== Provided data
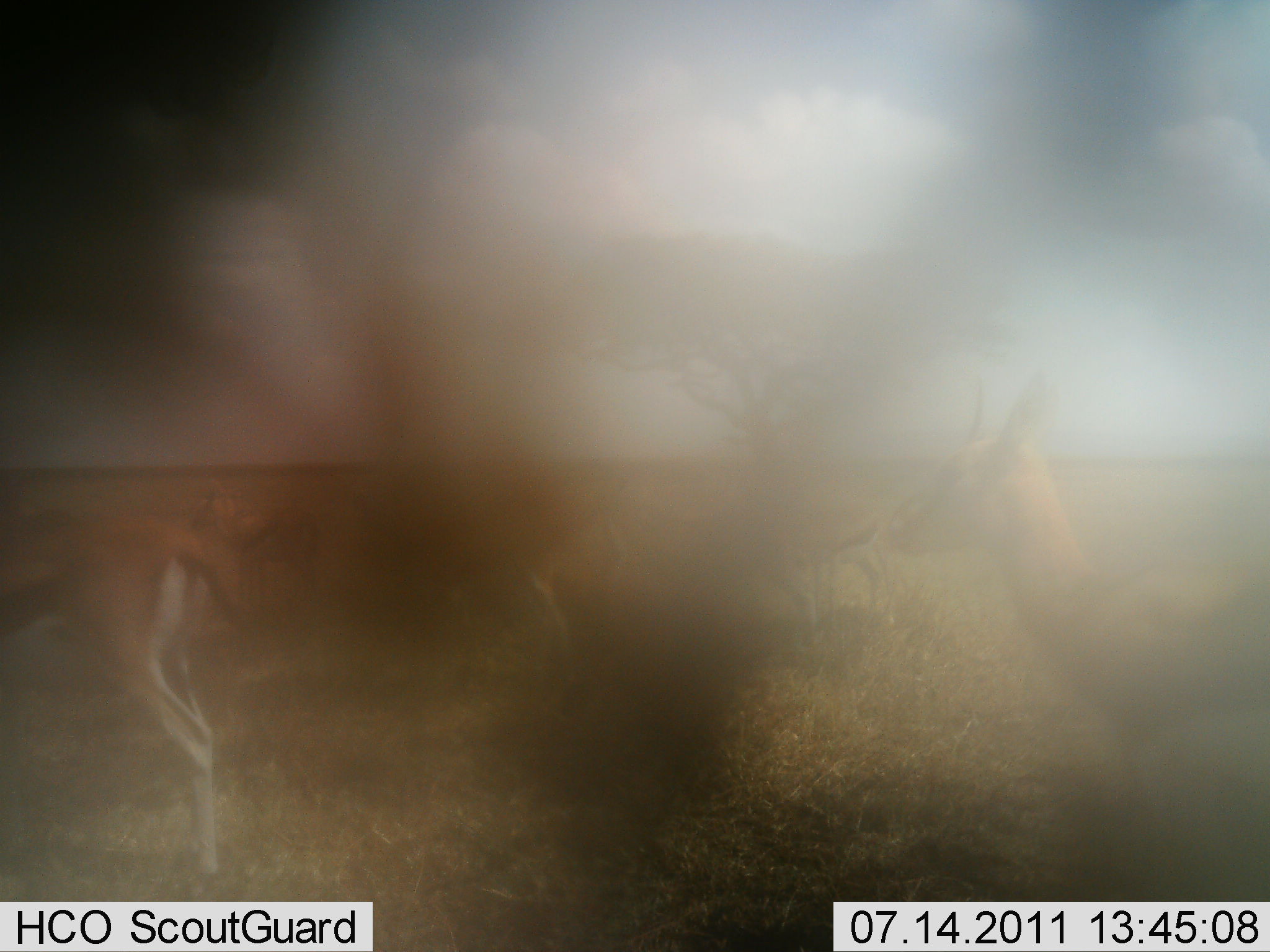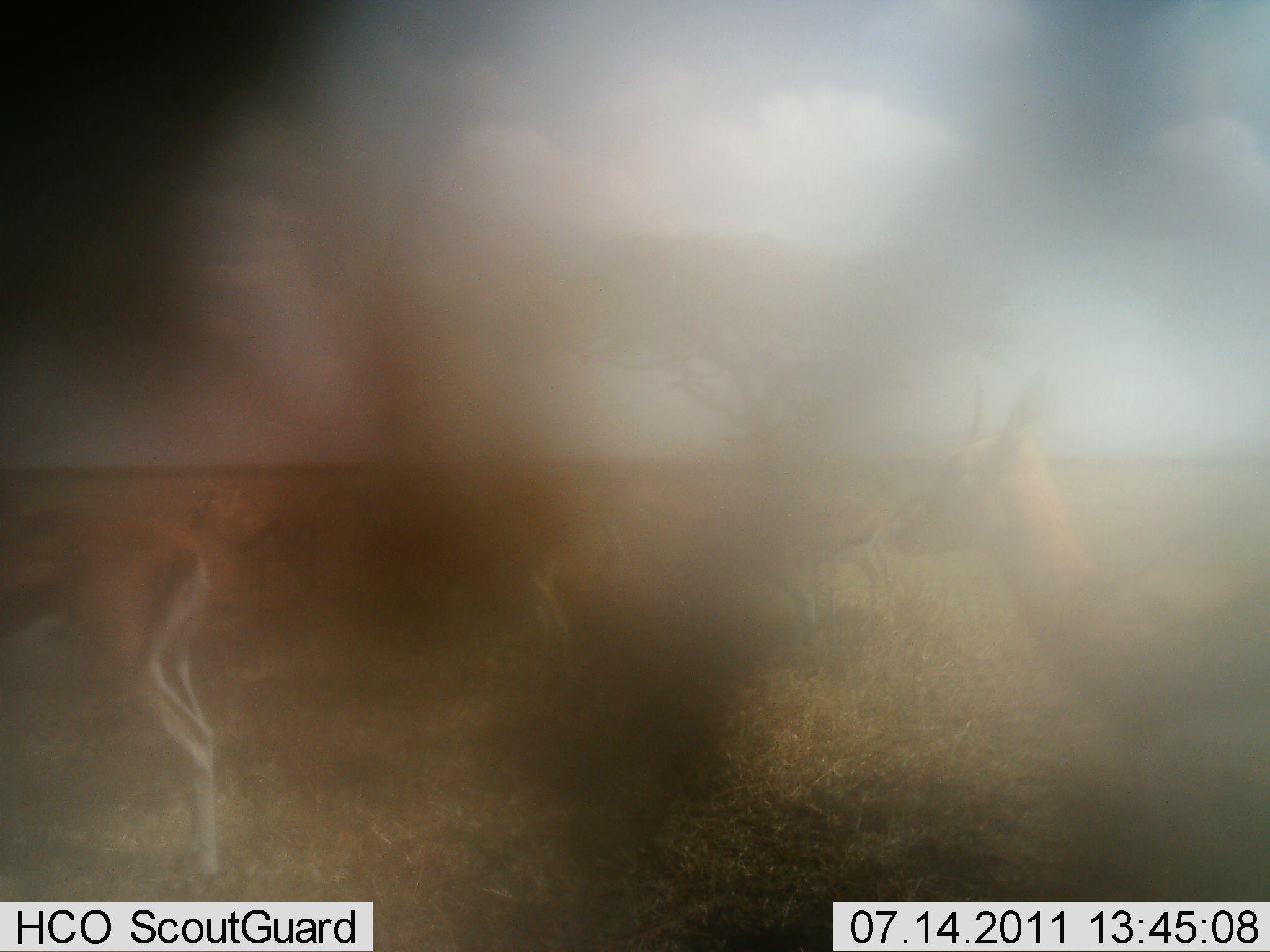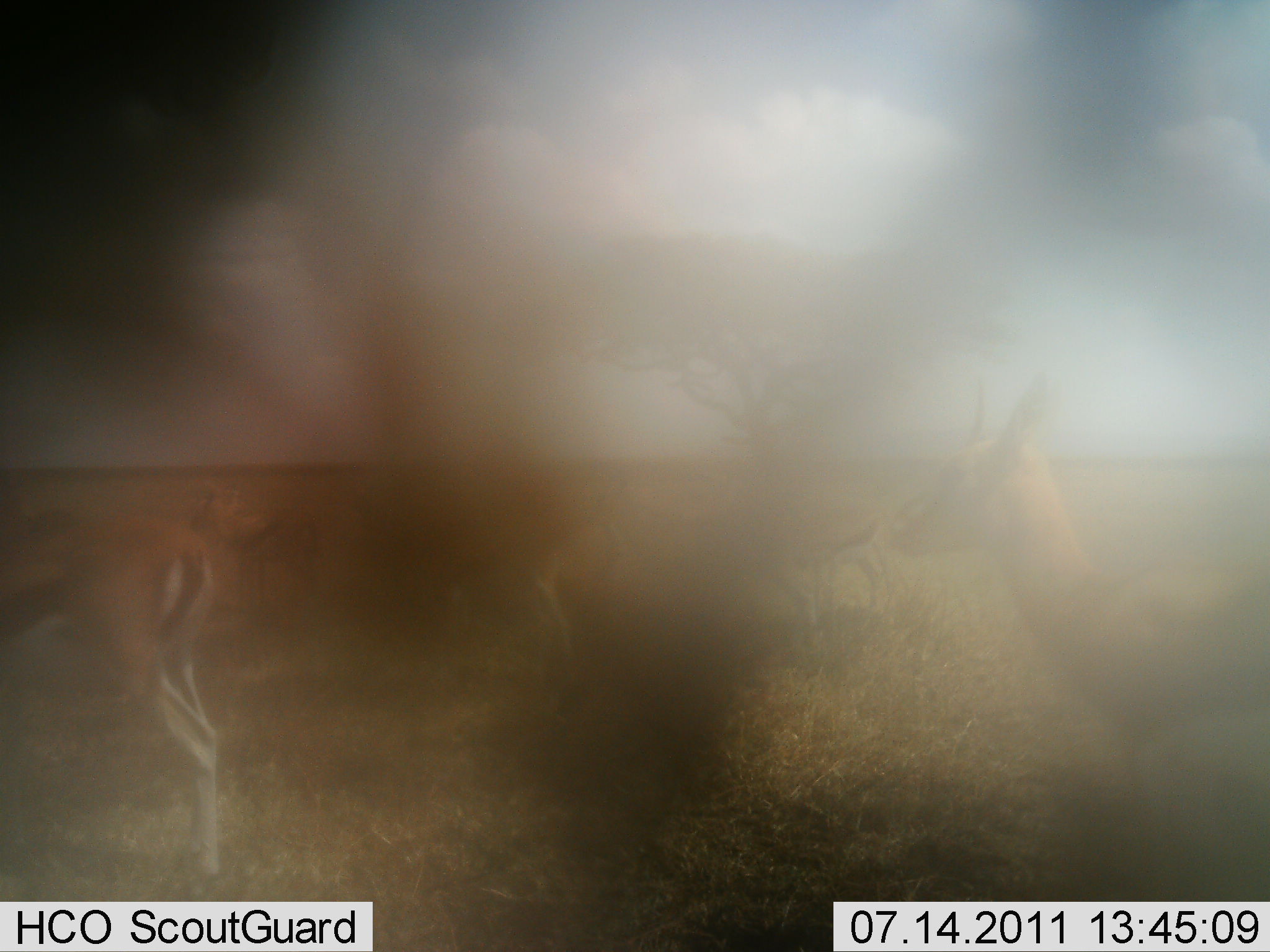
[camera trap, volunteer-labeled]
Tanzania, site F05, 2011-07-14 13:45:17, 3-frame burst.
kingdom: Animalia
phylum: Chordata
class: Mammalia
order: Artiodactyla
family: Bovidae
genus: Eudorcas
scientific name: Eudorcas thomsonii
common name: thomson's gazelle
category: gazellethomsons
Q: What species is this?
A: Gazellethomsons (thomson's gazelle) (Eudorcas thomsonii).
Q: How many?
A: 5.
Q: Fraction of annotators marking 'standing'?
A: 100%.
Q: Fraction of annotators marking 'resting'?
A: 0%.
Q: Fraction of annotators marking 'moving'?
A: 8%.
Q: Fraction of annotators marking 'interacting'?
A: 0%.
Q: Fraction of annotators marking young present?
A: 0%.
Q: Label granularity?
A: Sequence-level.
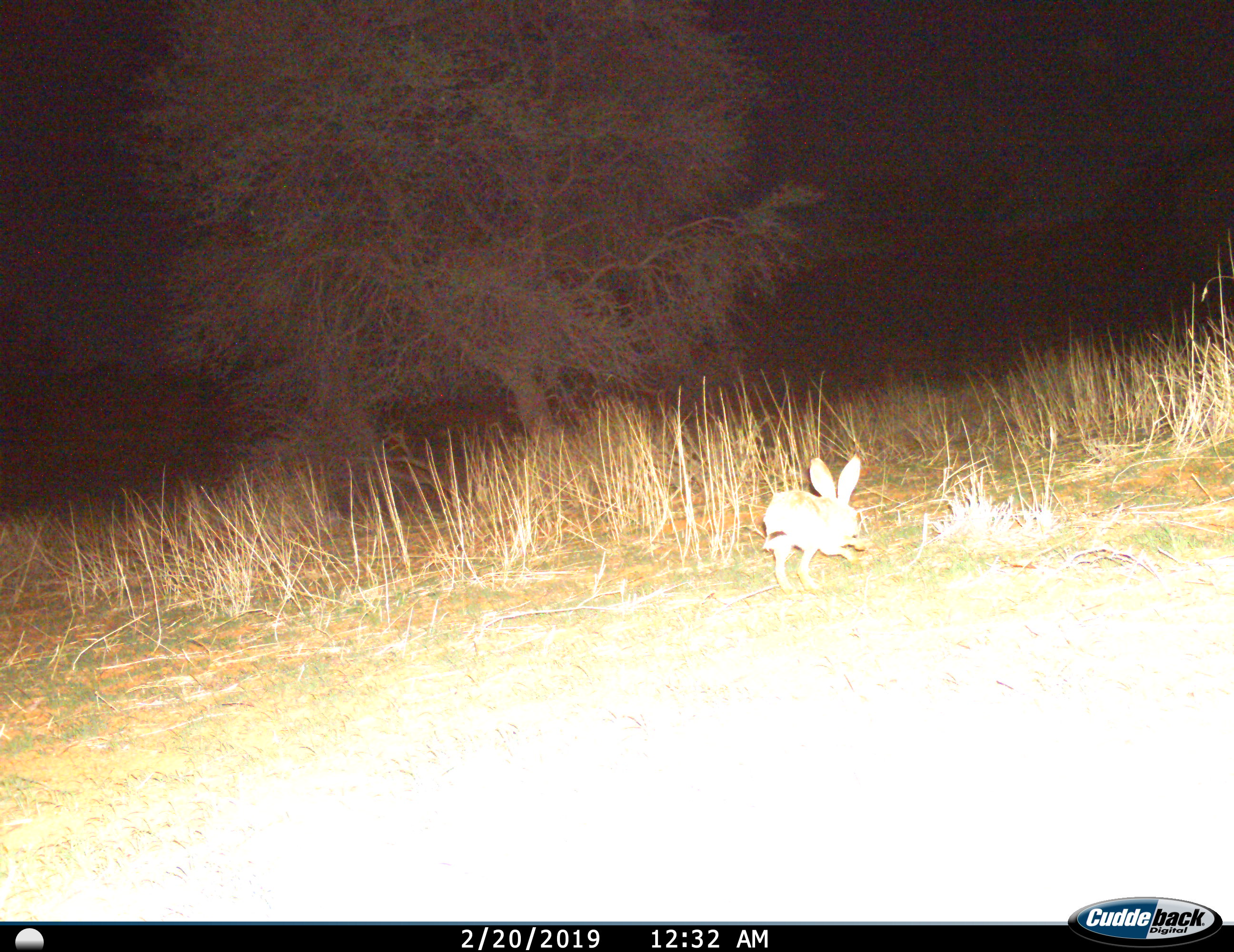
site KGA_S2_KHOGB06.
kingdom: Animalia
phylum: Chordata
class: Mammalia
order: Lagomorpha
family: Leporidae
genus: Lepus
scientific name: Lepus capensis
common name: cape hare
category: harecape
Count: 1.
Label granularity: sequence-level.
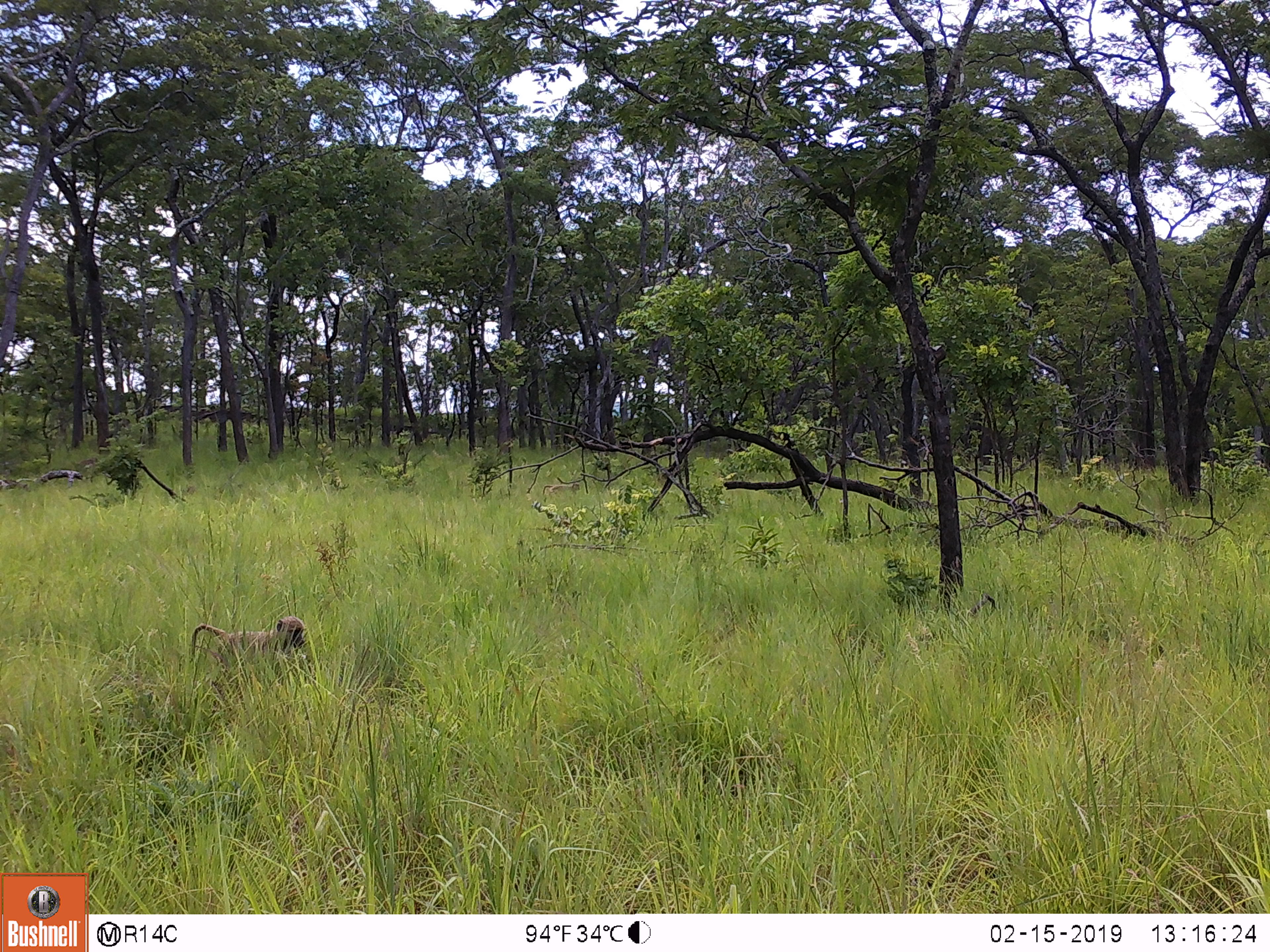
====
### What needs to be done
Would you copy every line of the entries that includes the word "Fraction"?

### Task output
Q: Fraction of annotators marking 'standing'?
Q: Fraction of annotators marking 'resting'?
Q: Fraction of annotators marking 'moving'?
Q: Fraction of annotators marking 'interacting'?
Q: Fraction of annotators marking young present?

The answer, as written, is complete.